Il existe un schéma type de la servitude pour dettes: un employé – la plupart du temps, il s’agit d’un adulte de sexe masculin – demande à son employeur (ou à un agent de recrutement ou à un propriétaire) un prêt ou une avance sur salaire et se voit ensuite condamné à travailler, pour un salaire fortement réduit, jusqu’au remboursement total de sa dette. Derrière cette situation type se profilent les cas de figure les plus divers, depuis les cas «bénins» d’un asservissement de courte durée à de graves, et durables, violations des droits de l’homme – femmes contraintes de travailler pour un salaire dérisoire, voire sans la moindre rémunération, pour rembourser la dette contractée par leur mari ou tout autre homme de la famille, travail d’enfants utilisé comme monnaie d’échange pour le remboursement de la dette des parents. A quoi s’ajoute le fait qu’une dette peut également se transmettre d’une génération à l’autre, que, faute de contrat écrit, le travailleur est exposé à toutes les formes d’exploitation, et que l’exclusion sociale et politique qui frappe ce type de travailleurs accroît encore la complexité du problème.

Objectifs du projet

Bénéficiaires

Les bénéficiaires de ce projet sont l’ensemble des victimes (hommes, femmes et enfants) actuelles ou potentielles du système de la servitude pour dettes. On peut les classer en trois sous-catégories:

  • Les personnes actuellement assujetties à ce système (des hommes dans la plupart des cas) et les membres de leurs familles (femmes et enfants) et, tout particulièrement, celles qui sont piégées durablement dans l’engrenage de la dette, l’objectif immédiat étant en l’occurrence d’identifier, puis de libérer ces personnes.
  • Les hommes et les femmes qui risquent d’être asservis, ou qui travaillent déjà pour rembourser une dette, mais pour une courte durée.
  • Les familles qui ont pu être soustraites à la servitude et qui ont besoin d’une aide économique et sociale pour prendre un nouveau départ.

Stratégie

Diverses activités stratégiques sont prévues.

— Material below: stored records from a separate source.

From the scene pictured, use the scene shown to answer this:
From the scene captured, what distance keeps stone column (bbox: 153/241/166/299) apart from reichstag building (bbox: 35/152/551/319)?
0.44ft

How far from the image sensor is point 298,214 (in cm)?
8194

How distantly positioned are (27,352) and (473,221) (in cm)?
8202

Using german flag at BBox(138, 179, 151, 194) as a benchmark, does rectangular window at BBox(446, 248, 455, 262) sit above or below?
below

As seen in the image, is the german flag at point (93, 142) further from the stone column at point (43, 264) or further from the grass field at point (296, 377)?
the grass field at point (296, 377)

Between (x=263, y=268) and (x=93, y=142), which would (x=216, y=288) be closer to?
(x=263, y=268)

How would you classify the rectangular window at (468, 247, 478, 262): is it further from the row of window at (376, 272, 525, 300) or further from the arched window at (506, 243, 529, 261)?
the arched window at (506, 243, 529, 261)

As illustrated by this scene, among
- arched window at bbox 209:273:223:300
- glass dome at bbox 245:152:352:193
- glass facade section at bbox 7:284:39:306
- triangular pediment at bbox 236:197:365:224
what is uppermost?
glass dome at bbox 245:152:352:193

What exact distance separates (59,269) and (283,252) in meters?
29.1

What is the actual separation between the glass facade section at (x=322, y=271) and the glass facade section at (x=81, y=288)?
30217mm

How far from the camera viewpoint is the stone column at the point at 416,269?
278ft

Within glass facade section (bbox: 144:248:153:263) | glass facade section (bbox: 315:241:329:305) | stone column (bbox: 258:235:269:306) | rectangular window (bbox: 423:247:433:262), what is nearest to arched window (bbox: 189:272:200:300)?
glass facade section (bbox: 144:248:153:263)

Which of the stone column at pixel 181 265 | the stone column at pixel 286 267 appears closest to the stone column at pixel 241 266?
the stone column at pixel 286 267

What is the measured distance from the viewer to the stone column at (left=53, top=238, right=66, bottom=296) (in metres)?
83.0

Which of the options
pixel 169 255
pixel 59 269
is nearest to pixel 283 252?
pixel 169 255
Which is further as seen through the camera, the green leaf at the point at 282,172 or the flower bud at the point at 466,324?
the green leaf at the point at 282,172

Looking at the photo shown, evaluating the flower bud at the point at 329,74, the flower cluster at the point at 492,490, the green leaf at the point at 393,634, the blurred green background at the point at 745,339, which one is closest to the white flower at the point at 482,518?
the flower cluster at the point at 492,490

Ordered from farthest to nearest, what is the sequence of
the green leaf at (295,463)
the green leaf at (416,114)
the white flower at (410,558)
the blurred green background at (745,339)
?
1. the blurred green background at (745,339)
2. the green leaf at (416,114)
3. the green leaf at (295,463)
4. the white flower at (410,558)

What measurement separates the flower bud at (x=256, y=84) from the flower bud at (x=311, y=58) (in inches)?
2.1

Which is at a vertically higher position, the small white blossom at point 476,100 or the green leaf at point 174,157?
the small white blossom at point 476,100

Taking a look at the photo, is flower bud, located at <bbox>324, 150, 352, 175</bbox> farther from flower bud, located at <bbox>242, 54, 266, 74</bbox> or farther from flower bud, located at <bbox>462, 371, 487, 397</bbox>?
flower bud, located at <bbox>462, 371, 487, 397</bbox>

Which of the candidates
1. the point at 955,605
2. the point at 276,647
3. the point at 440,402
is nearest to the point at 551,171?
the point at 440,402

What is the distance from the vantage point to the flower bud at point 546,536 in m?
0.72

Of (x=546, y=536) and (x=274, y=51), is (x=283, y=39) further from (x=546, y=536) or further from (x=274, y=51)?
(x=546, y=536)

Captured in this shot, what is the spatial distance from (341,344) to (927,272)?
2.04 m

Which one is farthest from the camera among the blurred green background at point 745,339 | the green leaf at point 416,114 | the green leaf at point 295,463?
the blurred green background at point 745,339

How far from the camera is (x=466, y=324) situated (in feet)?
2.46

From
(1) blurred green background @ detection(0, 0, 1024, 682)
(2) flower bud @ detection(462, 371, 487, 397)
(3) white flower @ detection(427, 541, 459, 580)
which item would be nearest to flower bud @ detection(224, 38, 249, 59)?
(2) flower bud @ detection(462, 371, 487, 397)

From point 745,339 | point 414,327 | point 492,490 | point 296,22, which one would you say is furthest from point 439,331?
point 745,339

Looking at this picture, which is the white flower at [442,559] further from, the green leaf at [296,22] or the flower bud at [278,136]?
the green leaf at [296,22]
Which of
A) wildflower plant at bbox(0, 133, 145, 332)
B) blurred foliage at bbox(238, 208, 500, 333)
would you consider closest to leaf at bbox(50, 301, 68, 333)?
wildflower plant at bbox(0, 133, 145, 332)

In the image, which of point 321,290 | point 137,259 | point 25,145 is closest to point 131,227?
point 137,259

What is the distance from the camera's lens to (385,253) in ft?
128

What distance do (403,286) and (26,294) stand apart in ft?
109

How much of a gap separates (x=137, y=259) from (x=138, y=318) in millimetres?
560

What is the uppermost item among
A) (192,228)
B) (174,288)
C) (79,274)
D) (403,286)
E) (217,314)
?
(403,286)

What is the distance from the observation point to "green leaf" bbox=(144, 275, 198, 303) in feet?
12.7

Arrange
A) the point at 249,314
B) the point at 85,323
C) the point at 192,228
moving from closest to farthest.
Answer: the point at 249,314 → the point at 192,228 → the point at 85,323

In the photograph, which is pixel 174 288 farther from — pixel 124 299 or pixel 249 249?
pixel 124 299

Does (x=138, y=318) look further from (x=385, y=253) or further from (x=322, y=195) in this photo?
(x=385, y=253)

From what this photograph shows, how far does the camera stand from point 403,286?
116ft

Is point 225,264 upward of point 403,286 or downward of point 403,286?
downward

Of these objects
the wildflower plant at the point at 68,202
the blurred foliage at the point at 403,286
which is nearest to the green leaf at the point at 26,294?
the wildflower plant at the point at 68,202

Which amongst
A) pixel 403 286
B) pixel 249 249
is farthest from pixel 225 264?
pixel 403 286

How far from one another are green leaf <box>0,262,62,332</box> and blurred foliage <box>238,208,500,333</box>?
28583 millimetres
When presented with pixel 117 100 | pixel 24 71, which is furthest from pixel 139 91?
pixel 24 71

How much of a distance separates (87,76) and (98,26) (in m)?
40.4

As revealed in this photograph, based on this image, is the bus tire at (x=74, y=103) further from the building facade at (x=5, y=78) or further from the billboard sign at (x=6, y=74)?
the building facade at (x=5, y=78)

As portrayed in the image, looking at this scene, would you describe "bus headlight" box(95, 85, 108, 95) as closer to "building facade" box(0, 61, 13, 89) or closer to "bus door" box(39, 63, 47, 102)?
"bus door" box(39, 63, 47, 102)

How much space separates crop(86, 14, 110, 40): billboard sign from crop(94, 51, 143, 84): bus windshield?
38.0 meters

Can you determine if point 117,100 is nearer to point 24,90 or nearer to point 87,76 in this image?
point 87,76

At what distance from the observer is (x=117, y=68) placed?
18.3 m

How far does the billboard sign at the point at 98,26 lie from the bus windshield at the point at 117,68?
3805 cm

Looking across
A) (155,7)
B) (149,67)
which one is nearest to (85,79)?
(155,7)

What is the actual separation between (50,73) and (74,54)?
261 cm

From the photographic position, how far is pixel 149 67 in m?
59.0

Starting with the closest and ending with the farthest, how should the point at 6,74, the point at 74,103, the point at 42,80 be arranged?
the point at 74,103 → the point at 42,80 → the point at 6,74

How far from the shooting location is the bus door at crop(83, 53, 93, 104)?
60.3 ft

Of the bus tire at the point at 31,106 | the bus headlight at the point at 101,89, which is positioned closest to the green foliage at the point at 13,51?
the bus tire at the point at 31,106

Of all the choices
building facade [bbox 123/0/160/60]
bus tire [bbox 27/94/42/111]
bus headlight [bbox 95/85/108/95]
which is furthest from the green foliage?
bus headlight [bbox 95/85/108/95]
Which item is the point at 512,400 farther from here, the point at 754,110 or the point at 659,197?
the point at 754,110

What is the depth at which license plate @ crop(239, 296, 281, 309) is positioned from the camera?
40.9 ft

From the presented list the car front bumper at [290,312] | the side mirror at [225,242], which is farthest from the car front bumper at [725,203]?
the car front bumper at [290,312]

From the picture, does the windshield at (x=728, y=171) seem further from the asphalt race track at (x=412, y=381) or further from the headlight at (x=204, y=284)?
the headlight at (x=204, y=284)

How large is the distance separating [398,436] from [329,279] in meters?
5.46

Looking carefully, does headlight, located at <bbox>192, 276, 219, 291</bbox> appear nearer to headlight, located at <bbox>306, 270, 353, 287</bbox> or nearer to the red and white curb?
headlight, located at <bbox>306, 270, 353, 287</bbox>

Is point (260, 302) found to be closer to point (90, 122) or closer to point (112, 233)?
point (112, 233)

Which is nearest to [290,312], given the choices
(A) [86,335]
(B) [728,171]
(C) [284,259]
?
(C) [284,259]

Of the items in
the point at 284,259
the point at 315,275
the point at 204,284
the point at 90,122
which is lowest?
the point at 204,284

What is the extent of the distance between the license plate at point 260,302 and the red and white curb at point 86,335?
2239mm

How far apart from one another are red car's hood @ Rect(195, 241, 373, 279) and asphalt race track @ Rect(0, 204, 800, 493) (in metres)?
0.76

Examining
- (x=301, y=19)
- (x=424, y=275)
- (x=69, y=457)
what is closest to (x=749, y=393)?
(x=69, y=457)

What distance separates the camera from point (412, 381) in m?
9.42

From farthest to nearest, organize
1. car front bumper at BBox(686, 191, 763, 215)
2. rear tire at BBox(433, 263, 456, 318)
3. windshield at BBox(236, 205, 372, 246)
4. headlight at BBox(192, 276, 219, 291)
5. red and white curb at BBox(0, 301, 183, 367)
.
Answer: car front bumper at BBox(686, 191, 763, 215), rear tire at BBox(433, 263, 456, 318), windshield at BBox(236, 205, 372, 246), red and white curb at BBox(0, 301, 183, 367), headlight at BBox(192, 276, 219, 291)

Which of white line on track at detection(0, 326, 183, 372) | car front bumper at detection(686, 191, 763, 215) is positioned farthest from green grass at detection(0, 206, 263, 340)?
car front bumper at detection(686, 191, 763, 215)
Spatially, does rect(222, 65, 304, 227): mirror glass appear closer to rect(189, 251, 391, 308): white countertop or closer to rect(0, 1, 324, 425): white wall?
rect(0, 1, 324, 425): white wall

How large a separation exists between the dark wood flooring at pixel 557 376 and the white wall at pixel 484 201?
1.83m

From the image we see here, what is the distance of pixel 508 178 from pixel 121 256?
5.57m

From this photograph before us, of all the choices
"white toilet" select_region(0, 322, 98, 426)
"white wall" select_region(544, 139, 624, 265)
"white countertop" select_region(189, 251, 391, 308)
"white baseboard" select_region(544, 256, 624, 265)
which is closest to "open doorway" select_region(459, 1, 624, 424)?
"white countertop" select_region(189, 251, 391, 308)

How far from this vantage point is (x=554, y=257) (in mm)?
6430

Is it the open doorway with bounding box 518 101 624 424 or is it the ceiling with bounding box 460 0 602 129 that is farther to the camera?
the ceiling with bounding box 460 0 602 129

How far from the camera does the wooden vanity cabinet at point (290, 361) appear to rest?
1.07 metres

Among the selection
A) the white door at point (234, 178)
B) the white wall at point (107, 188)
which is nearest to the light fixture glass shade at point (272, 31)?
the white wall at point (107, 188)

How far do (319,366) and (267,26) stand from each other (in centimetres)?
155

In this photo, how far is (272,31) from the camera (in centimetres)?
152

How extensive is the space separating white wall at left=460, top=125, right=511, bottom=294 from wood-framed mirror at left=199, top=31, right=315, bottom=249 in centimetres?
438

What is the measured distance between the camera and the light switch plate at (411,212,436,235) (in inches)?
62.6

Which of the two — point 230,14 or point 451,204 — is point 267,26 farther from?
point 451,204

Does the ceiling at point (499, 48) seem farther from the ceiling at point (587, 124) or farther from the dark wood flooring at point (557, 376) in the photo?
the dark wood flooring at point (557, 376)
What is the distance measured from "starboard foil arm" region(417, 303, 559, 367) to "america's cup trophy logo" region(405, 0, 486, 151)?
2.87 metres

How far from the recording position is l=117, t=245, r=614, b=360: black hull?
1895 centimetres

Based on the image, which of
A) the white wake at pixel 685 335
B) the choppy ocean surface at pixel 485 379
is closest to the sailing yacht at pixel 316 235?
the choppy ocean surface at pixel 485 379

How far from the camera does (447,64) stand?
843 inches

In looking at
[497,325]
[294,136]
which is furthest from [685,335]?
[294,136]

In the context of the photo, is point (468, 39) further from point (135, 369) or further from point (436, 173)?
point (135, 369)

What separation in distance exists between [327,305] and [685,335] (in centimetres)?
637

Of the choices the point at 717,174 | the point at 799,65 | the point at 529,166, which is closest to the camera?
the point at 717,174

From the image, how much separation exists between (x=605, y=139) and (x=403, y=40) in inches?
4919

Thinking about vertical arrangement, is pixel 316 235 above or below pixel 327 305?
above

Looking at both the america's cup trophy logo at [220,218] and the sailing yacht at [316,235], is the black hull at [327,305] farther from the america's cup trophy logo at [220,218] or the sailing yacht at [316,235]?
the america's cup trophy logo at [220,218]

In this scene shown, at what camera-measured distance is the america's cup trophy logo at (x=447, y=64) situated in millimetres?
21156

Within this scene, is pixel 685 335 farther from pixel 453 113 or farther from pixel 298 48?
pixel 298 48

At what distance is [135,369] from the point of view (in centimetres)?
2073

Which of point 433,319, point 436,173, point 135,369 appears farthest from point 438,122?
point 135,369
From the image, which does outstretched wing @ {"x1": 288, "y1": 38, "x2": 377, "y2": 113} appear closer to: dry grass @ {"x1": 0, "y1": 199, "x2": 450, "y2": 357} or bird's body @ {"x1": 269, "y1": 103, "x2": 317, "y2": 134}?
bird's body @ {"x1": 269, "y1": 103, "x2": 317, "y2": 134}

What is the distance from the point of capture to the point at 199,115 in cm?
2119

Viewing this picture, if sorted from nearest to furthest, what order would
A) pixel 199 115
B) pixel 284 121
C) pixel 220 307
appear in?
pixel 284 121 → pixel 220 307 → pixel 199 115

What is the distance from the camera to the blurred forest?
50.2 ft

En amont, il s’agira de procéder à une révision des législations et des politiques en vigueur, afin de permettre la mise en place à l’échelon national d’un cadre favorable; de renforcer les capacités institutionnelles indispensables pour mener une action efficace à tous les niveaux (district, province, pays); d’effectuer les recherches et les analyses nécessaires pour enrichir les connaissances sur ce phénomène; de diffuser ces connaissances dans le cadre d’un vaste travail de sensibilisation destiné à mobiliser les pouvoirs publics. En aval, il s’agira de s’appuyer sur les programmes et plans nationaux pour mettre directement en contact les services d’aide sociale avec le groupe de travailleurs visés par le projet; de nouer des partenariats avec des institutions publiques ou des groupements de la société civile (en particulier les employeurs et les travailleurs) et de les aider à se doter des moyens nécessaires pour lutter contre la servitude pour dettes à leur niveau. Par-dessus tout, il s’agira d’institutionnaliser la lutte contre la servitude et d’assurer la durabilité du projet en favorisant une véritable appropriation nationale.

La mise en œuvre du projet sera assurée essentiellement par le Comité national pour l’abolition de la servitude pour dettes – organe créé dans le cadre de la politique nationale visant l’élimination de ce système et assurant notamment l’exécution de l’ensemble des initiatives prises par le gouvernement pakistanais dans ce domaine. Le comité fournira un cadre directeur général, assurera la coordination du projet avec d’autres programmes nationaux apparentés, et veillera à assurer une homogénéité d’action entre les provinces et les districts.

Quatre comités de coordination tripartites seront constitués dans les provinces pour assurer une meilleure coordination stratégique entre départements. Les comités de vigilance pluripartites qui ont été mis sur pied dans le cadre de la loi sur l’abolition du système de la servitude pour dettes dans les districts les plus touchés permettront aux diverses interventions d’être mieux ancrées dans la réalité locale.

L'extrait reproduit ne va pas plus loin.